-- start of Text excerpt --

Check nvidia website for detailed information on nvidia drivers for linux:

Some tips:

  • Use xdpyinfo to show the current extensions. For OpenGL, it should show extension "glx" and "nv-glx".
  • Check dmesg for error messages related to nvidia
  • Force reload of module with modprobe nvidia
  • Prevent Nouveau from being loaded. Create a file /etc/modprobe.d/disable-nouveau.conf:
blacklist nouveau
options nouveau modeset=0
Note that this will not prevent the X server to load Nouveau. If loaded, this can be unloaded with modprobe -r nouveau, as long as Nouveau has been prevented from doing a kernel modeset.

My /etc/X11/xorg.conf on Maverick:

Section "Screen"
	Identifier	"Default Screen"
	DefaultDepth	24
EndSection

Section "Module"
	Load	"glx"
EndSection

Section "Device"
	Identifier	"Default Device"

-- end of Text excerpt --
-- start of Provided material --

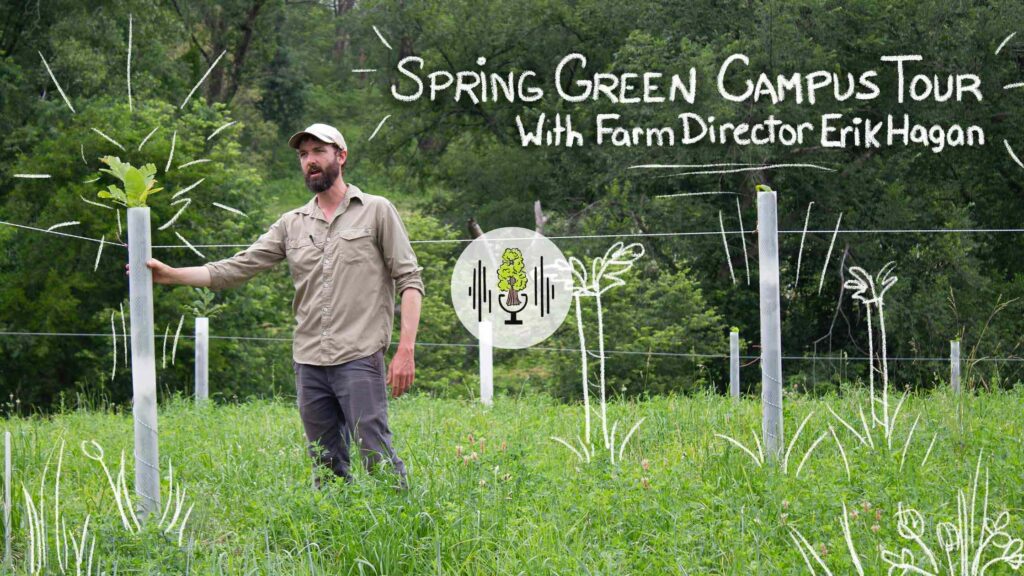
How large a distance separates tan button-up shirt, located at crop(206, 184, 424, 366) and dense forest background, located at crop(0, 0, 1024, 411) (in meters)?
15.7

-- end of Provided material --

→ Requirement A:
From the nvidia driver notes, extract the passage between "Check nvidia website" and "a kernel modeset.", inclusive.
→ Requirement B:
Pick up the notes on nvidia drivers for Linux right after their last line and carry them on.

→ Output A:
Check nvidia website for detailed information on nvidia drivers for linux:

Some tips:

  • Use xdpyinfo to show the current extensions. For OpenGL, it should show extension "glx" and "nv-glx".
  • Check dmesg for error messages related to nvidia
  • Force reload of module with modprobe nvidia
  • Prevent Nouveau from being loaded. Create a file /etc/modprobe.d/disable-nouveau.conf:
blacklist nouveau
options nouveau modeset=0
Note that this will not prevent the X server to load Nouveau. If loaded, this can be unloaded with modprobe -r nouveau, as long as Nouveau has been prevented from doing a kernel modeset.

→ Output B:
	Driver	"nvidia"
	Option	"NoLogo"	"True"
EndSection

BlueTooth

  • Install BlueTooth Manager to solve bluetooth connection issue (package blueman)
    • For instance, solved issues I had with Microsoft Sculpt Mouse (pair device, then set it as trusted, then connect) (see [8], [9])

Udisks

The [udisks daemon serves as an interface to system block devices. It is responsible to mount automatically inserted DVDs.

Troubleshooting - Fix broken permissions on UDF
  • Some DVD recorder do not set correctly the directory permissions on DVDs (UDF file system) (missing 'x' flags)
  • There is a fix in udisk that force directory permissions to 0500, but only if DVD is read-only (bug 635499, see fix [10])
  • The fix does not work for DVD-RW that are not finalized yet. These discs are then not readable on Linux.
  • There is no way apparently to override the default mount options in udisks [11], [12]). So our only hope is to patch the udisks package directly.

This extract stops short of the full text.